━━ Excerpted passage ━━

Cis-trans isomerism is one type of stereoisomerism and is commonly also known as geometric isomerism. Stereoisomers have the same structure and functional groups but differ in the way their atoms are arranged in space (orientated differently with respect to each other). The other type of stereoisomerism is known as enantiomerism or optical isomerism.
Cis-trans isomerism occurs in compounds where free rotation is restricted by the presence of:
- multiple bonds
- a ring structure
- other steric factors i.e. large atoms

A single σ covalent bond can be rotated freely without any bond breaking. For example, the C-C bond in ethane can be rotated with minimal energy. The hydrogen atoms bonded to the carbon atom are constantly rotating along C-C bond axis.

However, this rotation will be restricted in either the presence of multiple bonds (double or triple bonds) or the presence of ring structures.
Let’s take a look closer by covering it in 2 sections:
- Cis-Trans Isomerism in Alkenes
- Cis-Trans Isomerism in Ring Structures
1. Cis-Trans Isomerism in Alkenes
Not all alkenes will exhibit cis-trans isomerism.
Criteria for Cis-Trans Isomerism
Two criteria must be satisfied in order for alkenes to exhibit cis-trans isomerism:
- Restricted rotation about C=C double bond (due to the presence of π bond)
- The 2 groups bonded to any one carbon in C=C must not be identical
This will give rise to two isomers: cis isomer and trans isomer.
Let’s consider the molecule of but-2-ene:

But-2-ene satisfied the two criteria for cis-trans isomerism. As such, but-2-ene exists as two distinct and separate isomers.
- The isomer where the same groups are on the same side of the C=C double bond is known as the cis isomer.
- The isomer where the same groups are on opposite side of the C=C double bond is known as the trans isomer.
Properties
Cis-trans isomers have similar (but not identical) chemical properties but different physical properties

Cis isomer has a higher boiling point because of its higher polarity.

━━━
━━ Data segment ━━

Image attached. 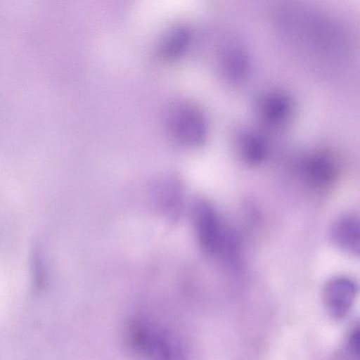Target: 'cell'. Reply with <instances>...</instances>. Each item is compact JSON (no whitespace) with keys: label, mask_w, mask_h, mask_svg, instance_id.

━━━

_List of tasks:_
a. Render this sentence from the passage on cis-trans isomerism into Spanish: "A single σ covalent bond can be rotated freely without any bond breaking."
b. Pick up the passage on cis-trans isomerism right after its last sentence and carry it on.
The listing is not needed for what follows.

_Responses to the tasks:_
a. Un enlace covalente σ sencillo puede girar libremente sin que se rompa ningún enlace.

b.
Cis isomer has lower melting point because of its lower symmetry. It has lower packing efficiency in the solid state than the trans isomer. It packs less closely in the solid state than the trans isomer and have more empty spaces between its molecules. The molecules of the cis isomer are further apart, and hence the attraction between the molecules is weaker. Less energy is needed to separate them during melting.
What if all 4 groups on C=C bond are different?
We can also have different groups attached to the 2 carbon atoms of the C=C double bond and still have cis-trans isomerism.

In this case, we need to consider the Group Priority (formally known as E/Z notation). Their naming convention is not covered under the A-Level H2 Chemistry syllabus and we will not be discussing it in this blog.
Maximum Possible Number of Cis-Trans Isomers
Maximum number of isomers = 2n whereby n is the number of C=C double bonds in the alkene molecule
The above formula gives the maximum possible number of cis-trans isomers. To see whether is it correct, you need to draw out all the isomers and check whether there are any identical isomers.
Question:
How many cis-trans isomers can hepta-2,4-diene have? The skeletal formula is given below.

Try it out and leave your answer in the Comment Section below.
Special Note
Do note that though deuterium (D) is an isotope of hydrogen (H), they are considered as two different groups.
Also, be very clear about what you write in Chemistry examinations. Do note write double bond. You must write C=C double bond because there are many types of double bonds.
2. Cis-Trans Isomerism in Ring Structures
Similar to the C=C bonds in alkenes, the restricted rotation of a covalent bond due to a ring structure allows for cis-trans isomerism.
Cycloalkanes
Cis isomer is the one where the same groups exist on the same side with respect to the plane of the ring.

Trans isomer is the one where the same groups exist on the opposite sides of the plane of the ring.
Cycloalkenes
Cyclooctene is a cycloalkene with an eight-membered ring. It is notable because it is the smallest cycloalkene that can exhibit as either the cis- or trans-isomer.

Usually, cycloalkenes just have the cis isomer. The trans isomer is not possible due to significant ring strain in the molecule.
So for any cycloalkene molecules to exhibit cis-trans isomerism, it must have at least 8 carbon atoms in the ring in order to minimise ring strain.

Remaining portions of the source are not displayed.